Features such as `1stFlrSF`, `TotalBsmtSF`, `LotFrontage`, `GrLiveArea`... seem to share
a similar distribution to that of `SalePrice`. 

## Feature relationships with `SalePrice`

We can get further insight by trying to find which features are strongly correlated with `SalePrice`. 

In [None]:
# exclude last column, because it is SalePrice, not a feature
df_num_corr = df_num.corr()['SalePrice'][:-1]
golden_features_list = df_num_corr[abs(df_num_corr) > 0.5].sort_values(ascending=False)
print("There are {} strongly correlated features with SalePrice:\n{}".format(len(golden_features_list), golden_features_list))

This list is incomplete as we know that correlation is affected by outliers. So we could proceed as follow:

- Plot the numerical features and see which ones have very few or explainable outliers
- Remove the outliers from these features and see which one can have a good correlation without their outliers
    
Notice that, correlation by itself does not completely explain relationships within the
data. For example, non-linear relationships cannot be identified by looking at the
correlation value, so we should take the features we excluded from the `golden_features_list` and
plot them to see if they show some kind of patten. 

In [None]:
for i in range(0, len(df_num.columns), 5):
    sns.pairplot(data=df_num,
                x_vars=df_num.columns[i:i+5],
                y_vars=['SalePrice'])

We can clearly identify some approximately linear relationships with the `SalePrice`. By
looking closely, can see that many features have zero values that may indicate the absence
of such feature in the house. Let us remove these 0 values and repeat the process.

Some plots, such as `GarageCars` -> `SalePrice` or `Fireplaces` -> `SalePrice`, show a
particular pattern with verticals lines roughly meaning that they are discrete variables
with a limited range.

We cannot see any notable pattern involving the features that are
not highly correlated with `SalePrice`.

In [None]:
import operator

individual_features_df = []
for i in range(0, len(df_num.columns) - 1): # -1 because the last column is SalePrice
    tmpDf = df_num[[df_num.columns[i], 'SalePrice']]
    tmpDf = tmpDf[tmpDf[df_num.columns[i]] != 0]
    individual_features_df.append(tmpDf)

all_correlations = {feature.columns[0]: feature.corr()['SalePrice'][0] for feature in individual_features_df}
all_correlations = sorted(all_correlations.items(), key=operator.itemgetter(1))

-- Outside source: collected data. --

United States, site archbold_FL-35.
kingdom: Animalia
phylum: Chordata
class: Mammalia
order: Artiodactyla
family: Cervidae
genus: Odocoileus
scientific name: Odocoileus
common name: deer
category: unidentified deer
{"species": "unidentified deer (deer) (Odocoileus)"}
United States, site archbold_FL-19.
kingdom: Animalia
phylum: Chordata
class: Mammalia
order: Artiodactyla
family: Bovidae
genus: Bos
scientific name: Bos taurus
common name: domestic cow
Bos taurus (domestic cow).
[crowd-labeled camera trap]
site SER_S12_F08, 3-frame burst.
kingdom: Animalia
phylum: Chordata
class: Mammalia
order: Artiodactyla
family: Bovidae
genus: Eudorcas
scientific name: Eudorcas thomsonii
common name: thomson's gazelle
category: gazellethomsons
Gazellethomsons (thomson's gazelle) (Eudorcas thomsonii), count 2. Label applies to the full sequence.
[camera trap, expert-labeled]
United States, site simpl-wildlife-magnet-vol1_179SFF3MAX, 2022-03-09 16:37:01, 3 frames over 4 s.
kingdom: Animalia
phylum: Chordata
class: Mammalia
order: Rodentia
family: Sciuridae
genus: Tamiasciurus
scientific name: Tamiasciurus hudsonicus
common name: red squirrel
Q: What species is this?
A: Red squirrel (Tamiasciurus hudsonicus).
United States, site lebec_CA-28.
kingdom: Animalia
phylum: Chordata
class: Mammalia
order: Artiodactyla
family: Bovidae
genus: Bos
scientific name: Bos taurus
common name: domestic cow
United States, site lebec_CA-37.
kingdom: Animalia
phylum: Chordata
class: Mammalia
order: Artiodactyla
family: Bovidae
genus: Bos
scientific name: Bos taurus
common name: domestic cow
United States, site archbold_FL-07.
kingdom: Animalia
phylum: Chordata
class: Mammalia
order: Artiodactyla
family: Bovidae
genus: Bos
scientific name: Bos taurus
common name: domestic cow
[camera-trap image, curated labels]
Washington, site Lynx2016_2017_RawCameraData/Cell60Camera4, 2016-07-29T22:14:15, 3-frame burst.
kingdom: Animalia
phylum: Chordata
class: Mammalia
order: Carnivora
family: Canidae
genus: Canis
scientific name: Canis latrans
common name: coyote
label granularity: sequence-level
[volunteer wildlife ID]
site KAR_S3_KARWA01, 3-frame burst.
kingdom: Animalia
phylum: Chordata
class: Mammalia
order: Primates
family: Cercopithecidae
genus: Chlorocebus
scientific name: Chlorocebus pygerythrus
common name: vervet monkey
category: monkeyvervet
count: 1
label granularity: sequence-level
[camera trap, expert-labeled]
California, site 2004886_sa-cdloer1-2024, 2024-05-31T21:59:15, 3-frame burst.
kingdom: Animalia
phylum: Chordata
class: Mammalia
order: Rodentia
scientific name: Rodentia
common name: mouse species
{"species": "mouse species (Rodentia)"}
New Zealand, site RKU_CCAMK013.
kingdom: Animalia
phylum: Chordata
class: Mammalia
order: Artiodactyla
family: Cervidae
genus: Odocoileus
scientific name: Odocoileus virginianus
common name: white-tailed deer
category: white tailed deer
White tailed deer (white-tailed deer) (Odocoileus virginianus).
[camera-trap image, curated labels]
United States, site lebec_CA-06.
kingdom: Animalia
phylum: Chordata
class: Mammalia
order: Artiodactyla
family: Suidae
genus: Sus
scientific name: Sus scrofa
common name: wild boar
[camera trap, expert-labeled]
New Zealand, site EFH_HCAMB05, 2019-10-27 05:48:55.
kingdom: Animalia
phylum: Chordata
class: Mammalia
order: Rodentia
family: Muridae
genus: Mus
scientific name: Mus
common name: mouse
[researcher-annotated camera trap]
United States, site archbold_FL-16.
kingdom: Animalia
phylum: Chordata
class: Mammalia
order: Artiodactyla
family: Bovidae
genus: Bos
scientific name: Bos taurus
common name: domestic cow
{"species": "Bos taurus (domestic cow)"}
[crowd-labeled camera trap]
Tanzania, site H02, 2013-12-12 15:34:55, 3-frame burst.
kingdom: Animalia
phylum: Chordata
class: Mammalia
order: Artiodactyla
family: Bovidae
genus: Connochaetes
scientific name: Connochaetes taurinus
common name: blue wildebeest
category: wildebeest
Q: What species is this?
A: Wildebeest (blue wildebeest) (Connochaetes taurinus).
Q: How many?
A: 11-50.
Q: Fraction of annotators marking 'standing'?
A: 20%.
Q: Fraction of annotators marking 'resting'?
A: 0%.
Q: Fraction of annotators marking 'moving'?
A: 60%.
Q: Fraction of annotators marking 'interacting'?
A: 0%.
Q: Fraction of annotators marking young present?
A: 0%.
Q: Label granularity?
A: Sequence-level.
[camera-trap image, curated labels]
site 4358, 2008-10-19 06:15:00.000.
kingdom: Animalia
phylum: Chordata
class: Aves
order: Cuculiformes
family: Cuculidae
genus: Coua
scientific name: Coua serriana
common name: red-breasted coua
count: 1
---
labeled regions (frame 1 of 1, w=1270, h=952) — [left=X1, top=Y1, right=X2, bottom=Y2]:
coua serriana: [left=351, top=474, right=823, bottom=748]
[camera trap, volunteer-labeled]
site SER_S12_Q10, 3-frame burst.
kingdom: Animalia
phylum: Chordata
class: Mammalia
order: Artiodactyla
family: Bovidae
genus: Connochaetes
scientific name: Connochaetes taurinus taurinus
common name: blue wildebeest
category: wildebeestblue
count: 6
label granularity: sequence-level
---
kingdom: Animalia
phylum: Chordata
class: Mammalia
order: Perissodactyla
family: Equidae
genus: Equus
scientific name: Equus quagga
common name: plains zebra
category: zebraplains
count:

By cleaning the dataset we found another strongly correlated feature:

In [None]:
golden_features_list = [key for key, value in all_correlations if abs(value) >= 0.5]
print("There is {} strongly correlated values with SalePrice:\n{}".format(len(golden_features_list), golden_features_list))

## Feature to feature relationships

In [None]:
corr = df_num.drop('SalePrice', axis=1).corr() # We already examined SalePrice correlations
plt.figure(figsize=(12, 10))

sns.heatmap(corr[(corr >= 0.5) | (corr <= -0.4)], 
            cmap='viridis', vmax=1.0, vmin=-1.0, linewidths=0.1,
            annot=True, annot_kws={"size": 8}, square=True);

Many features seem to be correlated with each other, but some of them such as
`YearBuild`/`GarageYrBlt` may just indicate a price inflation over the years. As for
`1stFlrSF`/`TotalBsmtSF`, it is normal that the larger is the 1st floor (considering many houses
have only 1 floor), the larger is the basement.

Now, for the ones which are less obvious we can see that:
- There is a strong negative correlation between `BsmtUnfSF` (Unfinished square feet of basement area) and `BsmtFinSF2` (Type 2 finished square feet). There is a definition of unfinished square feet [here](http://www.homeadvisor.com/r/calculating-square-footage/) but as for a house of "Type 2", I can't tell what it really is.
- `HalfBath`/`2ndFlrSF` is interesting and may indicate that people gives an importance
  of not having to rush downstairs in case of urgently having to go to the bathroom.

When building a ML model, correlated features may be combined or selected in order to reduce the number of features.

## Categorical features

Some of the features of our dataset are categorical. To separate the categorical from quantitative features lets refer ourselves to the `data_description.txt` file. According to this file we end up with the folowing columns:

In [None]:
quantitative_features_list = ['LotFrontage', 'LotArea', 'MasVnrArea', 'BsmtFinSF1', 'BsmtFinSF2', 'TotalBsmtSF', '1stFlrSF',
    '2ndFlrSF', 'LowQualFinSF', 'GrLivArea', 'BsmtFullBath', 'BsmtHalfBath', 'FullBath', 'HalfBath',
    'BedroomAbvGr', 'KitchenAbvGr', 'TotRmsAbvGrd', 'Fireplaces', 'GarageCars', 'GarageArea', 'WoodDeckSF', 'OpenPorchSF', 
    'EnclosedPorch', '3SsnPorch', 'ScreenPorch', 'PoolArea', 'MiscVal', 'SalePrice']
df_quantitative_values = df[quantitative_features_list]
df_quantitative_values.head()

In [None]:
# quantitative_features_list[:-1] as the last column is SalePrice and we want to keep it
categorical_features = [a for a in quantitative_features_list[:-1] + df.columns.tolist() if (a not in quantitative_features_list[:-1]) or (a not in df.columns.tolist())]
df_categ = df[categorical_features]
df_categ.head()

In [None]:
df_not_num = df_categ.select_dtypes(include = ['O'])
print('There is {} non numerical features including:\n{}'.format(len(df_not_num.columns), df_not_num.columns.tolist()))

In [None]:
plt.figure(figsize = (10, 6))
ax = sns.boxplot(x='BsmtExposure', y='SalePrice', data=df_categ)
plt.setp(ax.artists, alpha=.5, linewidth=2, edgecolor="k")
plt.xticks(rotation=45)
plt.show()

In [None]:
plt.figure(figsize = (12, 6))
ax = sns.boxplot(x='SaleCondition', y='SalePrice', data=df_categ)
plt.setp(ax.artists, alpha=.5, linewidth=2, edgecolor="k")
plt.xticks(rotation=45)
plt.show()

And finally lets look at their distribution

In [None]:
print(df_not_num.columns)

In [None]:
import math
fig, axes = plt.subplots(math.ceil(len(df_not_num.columns) / 3), 3, figsize=(12, 30))

for i, ax in enumerate(axes.flat):  # Iterate over each subplot
    if i < len(df_not_num.columns):
        # Plot with Seaborn and set rotation for x-axis labels
        sns.countplot(x=df_not_num.columns[i], alpha=0.7, data=df_not_num, ax=ax)
        
        # Rotate x-axis tick labels after ensuring the ticks have been set by countplot
        ax.tick_params(axis='x', rotation=45)

fig.tight_layout()
plt.show()

We can see that some categories are predominant for some features such as `Utilities`, `Heating`, `GarageCond`, `Functional`. These features may not be relevant for our predictive model.